I write at night. Late, and sometimes until past midnight. To my little dog Bobby, it must appear a perfectly silly thing that I do when I take a seat and face a glowing screen. Turned toward the window, sitting still as the night outside, nothing moving but my fingers, quiet as a pair of shoes. My eyes fixed directly ahead. If Bobby knew the definition of catatonic stupor, maybe he’d think I’ve become stuck in one.
He began complaining a few weeks ago. Right at his bedtime. Say 10:30-ish.
He comes up beside my chair at the desk, and sits and looks at me. I cut my eyes away from the screen in front of me to glance at him. He stares at me. There’s this piercing amber light in his eyes, as though if I’d only look back at him deeply enough, with concentration and singular intention, then he would be able to cock his head and telepathically pose his question to me in English: “What the hell are you doing?”
He figures he’s got me where he wants me, so he goes on: “You take a seat in a chair facing away from me. To look at what, exactly? Nothing that I can smell.” But I don’t get it.
Enough with the Vulcan-mind-meld routine, he tries a little growl, some vocalizing. “Don’t be so selfish. You know it’s my bedtime. I need my snuggle. And you are doing nothing that counts for very much.” But I’m not translating well, and miss the message.

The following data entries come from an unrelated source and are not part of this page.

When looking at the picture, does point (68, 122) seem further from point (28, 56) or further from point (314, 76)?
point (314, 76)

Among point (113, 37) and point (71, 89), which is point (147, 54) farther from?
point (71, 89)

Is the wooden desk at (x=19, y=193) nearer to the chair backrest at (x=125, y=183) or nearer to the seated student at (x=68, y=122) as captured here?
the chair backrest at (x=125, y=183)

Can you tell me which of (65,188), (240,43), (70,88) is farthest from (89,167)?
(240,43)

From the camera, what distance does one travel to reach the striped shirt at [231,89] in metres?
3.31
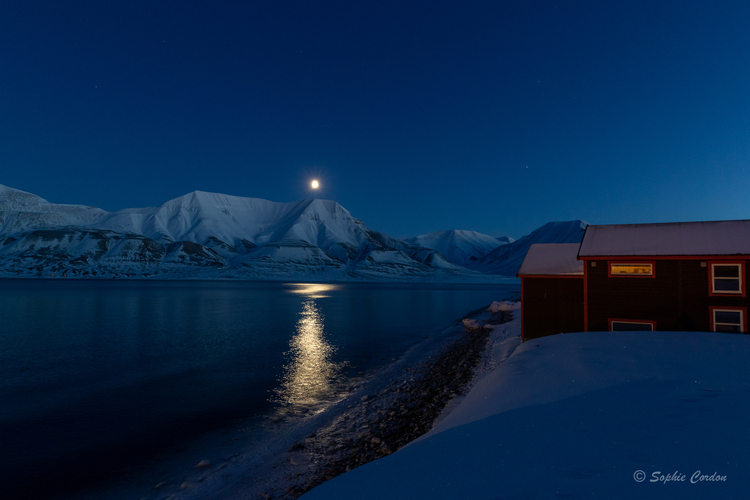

I think he’s asking for a pee break. I stop in the middle of a sentence, and we go outside into the dark where the snakes and wild things prowl. A possum or armadillo within a hundred yards has a chase to reckon with. Bobby does his business, and we come back inside.
But he’s soon at my side again, fussing at me. I fuss back. “What do you want?” We talk back and forth until he gets exasperated and stops whining. After some few nights, I finally catch on. But only after he gives up and jumps on the bed and looks at me with such sad eyes that something clicks and I understand in a flash that he wants me to stop working and come to bed. And I flat-out tell Bobby this will not work. “I write. I write at night. And it’s been this way since you came to live with me. So what’s changed, little pup? We need to switch things back.”
And Bobby gathers all his cuteness into one longing gaze, twists his head a little to the side, and wonders, “Can we compromise?” I get it loud and clear.
“What? How so?”
“Tuck me in, curl up beside me, get me to sleep. Then, get back up and write ‘til daybreak, for all I care.”
And when he adds, blinking twice, “Please?” Well, let’s just say I’m a sucker for polite and well-mannered, albeit pleading, puppy proposals. Even if Bobby does get a little smug when I also fall asleep myself.